AI Scientist for Scientific Discovery with LLM

Supervisors

Yarin Gal

Hao Fei

Suitable for

MSc in Advanced Computer Science

Abstract

Prerequisites:

E: familiar with the basics of LLMs, reasoning-aware training (SFT/RL) experience is a big plus
D: familiar with theory or applications of causal inference/discovery

Background

Large Language Models (LLMs) have demonstrated strong capabilities in understanding and summarizing scientific literature. However, most existing systems remain correlation-driven and lack the ability to generate causal, testable scientific hypotheses. In contrast, scientific discovery requires reasoning about mechanisms, variables, and cause–effect relationships, rather than surface-level patterns. This project aims to explore how LLMs can be used as AI scientists: systems that read scientific literature, reason over structured evidence, and propose executable hypotheses that can be evaluated against data. The project focuses on causal discovery as a central challenge in modern AI-driven scientific research.

Focus

The project focuses on developing an AI scientist that uses large language models to support scientific discovery by generating and evaluating causal hypotheses from scientific literature, including, how LLMs can reason over scientific texts, how causal hypotheses can be represented in a structured and executable form, and how such hypotheses can be evaluated using data.

Method

The project follows a modular pipeline: 1) Literature grounding: scientific documents are ingested and structured using retrieval-augmented methods (e.g., entity extraction and evidence linking). 2) Hypothesis generation: an LLM proposes candidate hypotheses represented as constrained, executable programs that encode causal mechanisms. 3) Evaluation: hypotheses are executed on data (simulated or real) and scored based on explanatory power and complexity, following principles similar to causal discovery and model selection.
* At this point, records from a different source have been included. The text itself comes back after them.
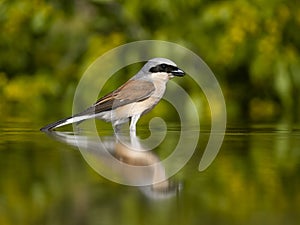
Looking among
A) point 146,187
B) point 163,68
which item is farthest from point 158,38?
point 146,187

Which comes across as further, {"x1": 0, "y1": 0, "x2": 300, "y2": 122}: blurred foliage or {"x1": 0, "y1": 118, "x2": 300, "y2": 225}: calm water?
{"x1": 0, "y1": 0, "x2": 300, "y2": 122}: blurred foliage

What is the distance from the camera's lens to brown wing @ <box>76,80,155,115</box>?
621cm

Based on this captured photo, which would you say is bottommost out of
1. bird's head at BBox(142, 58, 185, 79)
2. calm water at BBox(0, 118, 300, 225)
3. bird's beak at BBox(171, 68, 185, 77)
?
calm water at BBox(0, 118, 300, 225)

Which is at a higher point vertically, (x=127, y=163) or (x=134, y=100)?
(x=134, y=100)

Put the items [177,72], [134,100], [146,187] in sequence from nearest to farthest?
1. [146,187]
2. [134,100]
3. [177,72]

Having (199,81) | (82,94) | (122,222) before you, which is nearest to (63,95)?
(82,94)

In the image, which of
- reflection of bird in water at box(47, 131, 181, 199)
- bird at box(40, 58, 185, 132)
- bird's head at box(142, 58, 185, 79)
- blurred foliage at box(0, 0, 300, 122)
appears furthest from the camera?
blurred foliage at box(0, 0, 300, 122)

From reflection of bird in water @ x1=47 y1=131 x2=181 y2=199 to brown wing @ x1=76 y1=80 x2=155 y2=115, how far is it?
54 cm

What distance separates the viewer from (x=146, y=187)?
10.6ft

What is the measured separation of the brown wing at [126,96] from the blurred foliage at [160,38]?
10.3 feet

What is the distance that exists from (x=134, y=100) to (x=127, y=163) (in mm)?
2108

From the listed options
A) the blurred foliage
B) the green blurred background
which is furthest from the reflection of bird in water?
the blurred foliage

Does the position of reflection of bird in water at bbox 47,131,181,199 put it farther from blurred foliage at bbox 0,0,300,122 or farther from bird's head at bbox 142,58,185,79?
blurred foliage at bbox 0,0,300,122

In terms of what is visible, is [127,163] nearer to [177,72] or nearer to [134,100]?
[134,100]
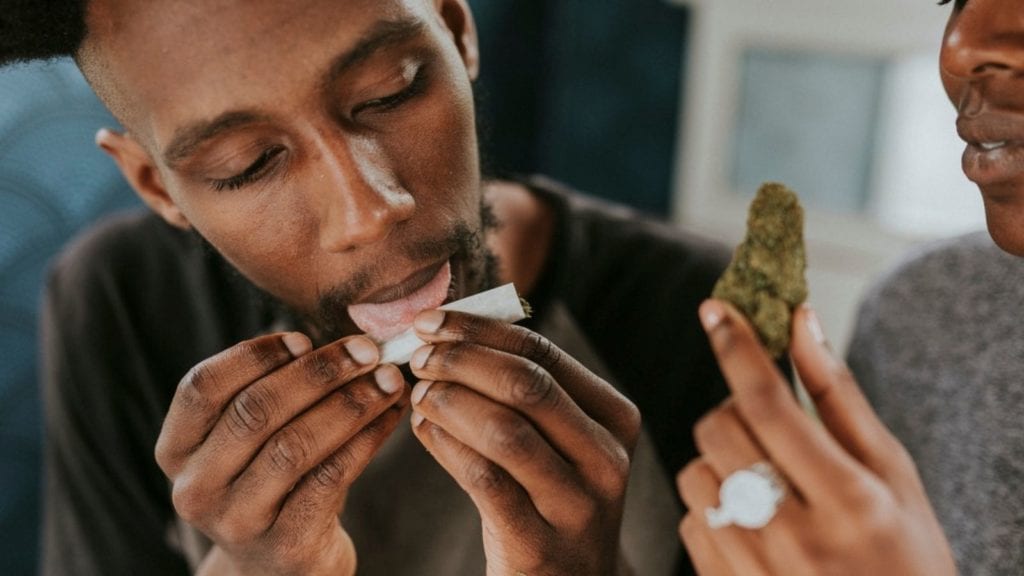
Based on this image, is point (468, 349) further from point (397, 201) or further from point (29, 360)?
point (29, 360)

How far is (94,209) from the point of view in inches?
31.9

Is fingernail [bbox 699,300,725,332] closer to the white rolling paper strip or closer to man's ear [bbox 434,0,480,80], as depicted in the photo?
the white rolling paper strip

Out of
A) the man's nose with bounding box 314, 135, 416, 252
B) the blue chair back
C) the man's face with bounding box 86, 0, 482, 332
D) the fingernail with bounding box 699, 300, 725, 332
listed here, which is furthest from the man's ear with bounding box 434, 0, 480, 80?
the blue chair back

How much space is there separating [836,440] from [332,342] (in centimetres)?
23

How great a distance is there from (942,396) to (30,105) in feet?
2.51

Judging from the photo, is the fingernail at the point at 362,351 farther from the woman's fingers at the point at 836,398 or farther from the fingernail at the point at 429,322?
the woman's fingers at the point at 836,398

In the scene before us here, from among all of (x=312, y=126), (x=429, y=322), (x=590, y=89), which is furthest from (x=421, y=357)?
(x=590, y=89)

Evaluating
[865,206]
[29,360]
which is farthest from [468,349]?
[865,206]

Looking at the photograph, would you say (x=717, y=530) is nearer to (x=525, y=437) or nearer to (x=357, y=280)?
(x=525, y=437)

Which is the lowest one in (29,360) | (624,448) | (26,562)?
(26,562)

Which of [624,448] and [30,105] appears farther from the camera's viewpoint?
[30,105]

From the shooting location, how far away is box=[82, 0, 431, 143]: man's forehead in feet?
1.22

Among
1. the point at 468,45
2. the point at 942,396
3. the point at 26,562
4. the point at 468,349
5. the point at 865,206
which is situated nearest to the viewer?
the point at 468,349

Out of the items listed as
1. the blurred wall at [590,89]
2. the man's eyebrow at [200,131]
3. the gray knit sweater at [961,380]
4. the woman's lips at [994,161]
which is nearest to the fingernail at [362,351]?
the man's eyebrow at [200,131]
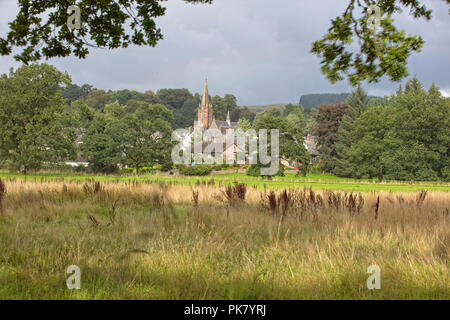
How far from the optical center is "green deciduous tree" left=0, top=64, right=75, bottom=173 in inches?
1501

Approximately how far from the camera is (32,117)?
39.1m

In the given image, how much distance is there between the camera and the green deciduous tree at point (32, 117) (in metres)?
38.1

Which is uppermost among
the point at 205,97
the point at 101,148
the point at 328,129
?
the point at 205,97

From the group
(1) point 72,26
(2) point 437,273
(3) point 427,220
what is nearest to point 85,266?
(2) point 437,273

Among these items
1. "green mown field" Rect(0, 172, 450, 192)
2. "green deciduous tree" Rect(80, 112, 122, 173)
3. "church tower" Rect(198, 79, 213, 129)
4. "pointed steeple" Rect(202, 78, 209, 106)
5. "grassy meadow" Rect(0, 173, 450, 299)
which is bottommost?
"green mown field" Rect(0, 172, 450, 192)

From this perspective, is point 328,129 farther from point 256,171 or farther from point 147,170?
point 147,170

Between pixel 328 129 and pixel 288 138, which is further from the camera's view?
pixel 328 129

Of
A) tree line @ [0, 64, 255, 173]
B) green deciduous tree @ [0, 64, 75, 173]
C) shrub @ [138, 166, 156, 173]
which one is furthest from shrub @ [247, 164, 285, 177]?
green deciduous tree @ [0, 64, 75, 173]

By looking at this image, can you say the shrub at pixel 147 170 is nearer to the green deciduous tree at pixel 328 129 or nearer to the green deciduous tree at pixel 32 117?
the green deciduous tree at pixel 32 117

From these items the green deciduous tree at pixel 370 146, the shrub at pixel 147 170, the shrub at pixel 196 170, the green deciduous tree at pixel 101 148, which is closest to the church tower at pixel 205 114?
the shrub at pixel 196 170

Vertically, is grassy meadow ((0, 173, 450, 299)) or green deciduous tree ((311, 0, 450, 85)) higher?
green deciduous tree ((311, 0, 450, 85))

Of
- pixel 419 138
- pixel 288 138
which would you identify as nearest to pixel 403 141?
pixel 419 138

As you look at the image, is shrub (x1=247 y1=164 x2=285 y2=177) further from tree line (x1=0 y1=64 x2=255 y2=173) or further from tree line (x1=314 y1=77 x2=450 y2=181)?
tree line (x1=314 y1=77 x2=450 y2=181)
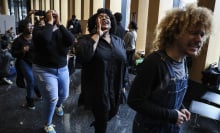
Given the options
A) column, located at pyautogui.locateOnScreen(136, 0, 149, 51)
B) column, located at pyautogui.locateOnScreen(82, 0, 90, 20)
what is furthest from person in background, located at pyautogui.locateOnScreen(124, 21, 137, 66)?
column, located at pyautogui.locateOnScreen(82, 0, 90, 20)

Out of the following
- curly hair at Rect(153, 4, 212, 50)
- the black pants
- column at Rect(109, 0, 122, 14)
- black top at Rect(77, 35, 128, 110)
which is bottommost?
the black pants

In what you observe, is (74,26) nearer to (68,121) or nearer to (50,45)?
(68,121)

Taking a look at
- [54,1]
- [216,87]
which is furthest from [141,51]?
[54,1]

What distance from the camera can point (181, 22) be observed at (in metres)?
1.17

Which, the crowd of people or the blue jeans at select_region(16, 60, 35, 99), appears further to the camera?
the blue jeans at select_region(16, 60, 35, 99)

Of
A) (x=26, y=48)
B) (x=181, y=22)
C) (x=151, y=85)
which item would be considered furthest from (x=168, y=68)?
(x=26, y=48)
This approach connects natural language understanding with causal reasoning and algorithmic evaluation.

[1] Peters, Jonas, Dominik Janzing, and Bernhard Schölkopf. Elements of causal inference: foundations and learning algorithms. The MIT press, 2017.

[2] Kiciman, Emre, et al. "Causal reasoning and large language models: Opening a new frontier for causality." Transactions on Machine Learning Research (2023).

[3] Karimi Mamaghan, Amir Mohammad, et al. "Challenges and considerations in the evaluation of bayesian causal discovery." arXiv e-prints (2024): arXiv-2406.

[4] Narayanan, Siddharth M., et al. "Training a Scientific Reasoning Model for Chemistry." arXiv preprint arXiv:2506.17238 (2025).